General discussion, page-10594

TV - thank you: always a pleasure to see the good Dr Sud.
Harambe, the following article should be an interesting read for you: a recent University of Sydney study of THC intoxication duration.

https://www.sydney.edu.au/news-opinion/news/2021/04/12/scientists-put-stopwatch-on-cannabis-thc-intoxication-lambert-drug-driving.html

Of note, the medium dose in the study of 10mg corresponds to the highest of three doses Incannex planned for its soon-to-be-completed IHL-42x phase 2 trial. Our trial's lowest dose of Dronabinol (synthetic THC) is 2.5mg, just one quarter of the University of Sydney's medium dose.

We don't know how this study might influence laws in Australia and beyond, but one thing is certain: those who conducted it are explicit that the results are pertinent to any review of drug driving laws. One can be fairly certain these reviews will take place before too long, with the expansion of legal cannabinoid use around the world. Good to know the data is already there to guide them.

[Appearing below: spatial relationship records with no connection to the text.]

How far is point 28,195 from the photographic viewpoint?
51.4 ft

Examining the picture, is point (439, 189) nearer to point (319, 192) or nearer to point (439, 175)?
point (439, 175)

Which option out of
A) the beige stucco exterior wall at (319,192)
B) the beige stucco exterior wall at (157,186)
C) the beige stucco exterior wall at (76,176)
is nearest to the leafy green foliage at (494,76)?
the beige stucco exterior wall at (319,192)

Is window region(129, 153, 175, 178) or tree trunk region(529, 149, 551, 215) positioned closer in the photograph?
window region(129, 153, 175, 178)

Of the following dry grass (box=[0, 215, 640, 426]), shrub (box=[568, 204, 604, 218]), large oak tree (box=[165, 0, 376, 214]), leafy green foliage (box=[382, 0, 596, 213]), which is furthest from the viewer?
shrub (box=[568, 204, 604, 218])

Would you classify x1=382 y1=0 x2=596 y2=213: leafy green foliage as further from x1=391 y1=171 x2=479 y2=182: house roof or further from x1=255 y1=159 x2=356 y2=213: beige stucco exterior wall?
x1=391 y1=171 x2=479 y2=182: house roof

IHL-42x, taken more than 8 hours prior to a morning drive (so say before 11.30pm), should leave no relevant impairment at the 2.5mg and 5mg tested dosage levels. Let's hope these prove sufficient for desired efficacy. At 10mg, we might be straddling the threshold of where law-makers decide to draw the line, and the dose may need to be taken a full 10 hours prior... but it is impossible to know, and this is just me making semi-educated guesses based on what we know now.

Everything is a trade off: patients with moderate OSA may need to sacrifice some of their driving schedule flexibility in order to take the higher dose (if that higher dose even ends up being deemed useful once trials are completed), or opt for a lower dose, less relief, but zero compromising of how early in the morning they can jump behind the wheel. For patients with mild OSA, it looks like there might be no need to compromise at all.

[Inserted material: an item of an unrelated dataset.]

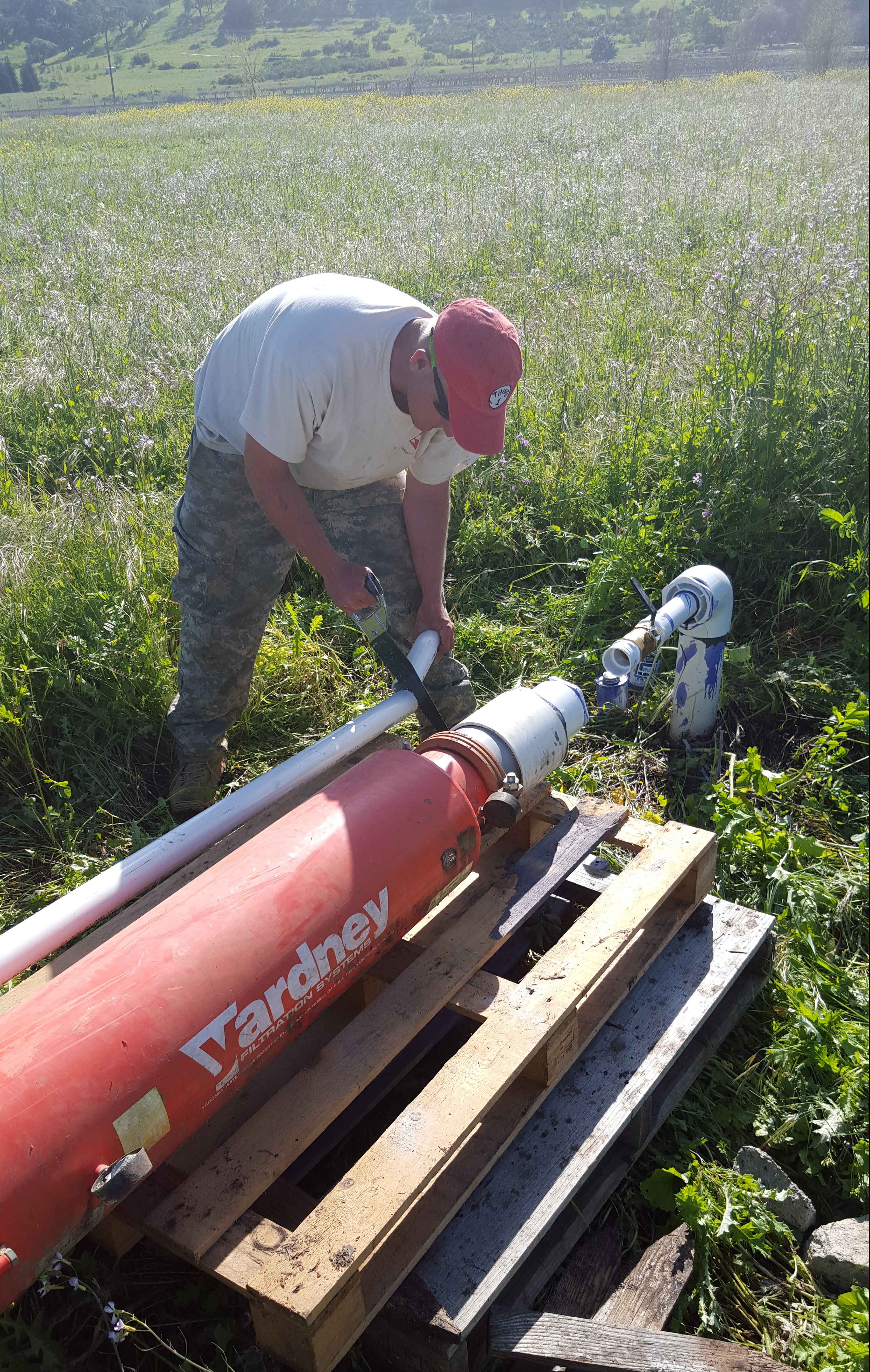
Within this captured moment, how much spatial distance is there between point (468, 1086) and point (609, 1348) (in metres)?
0.51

Dr Sud sounds confident that they have struck a balance that removes impairment as a concern, so this may indicate that they have found 2.5mg and 5mg doses to be sufficient, and have included the higher 10mg dose in the phase 2 study to map that upper boundary rather than to include it as a prospective commercial dosage.

Good luck to all: I can't wait to sift through the results of the trial... only a few weeks to go!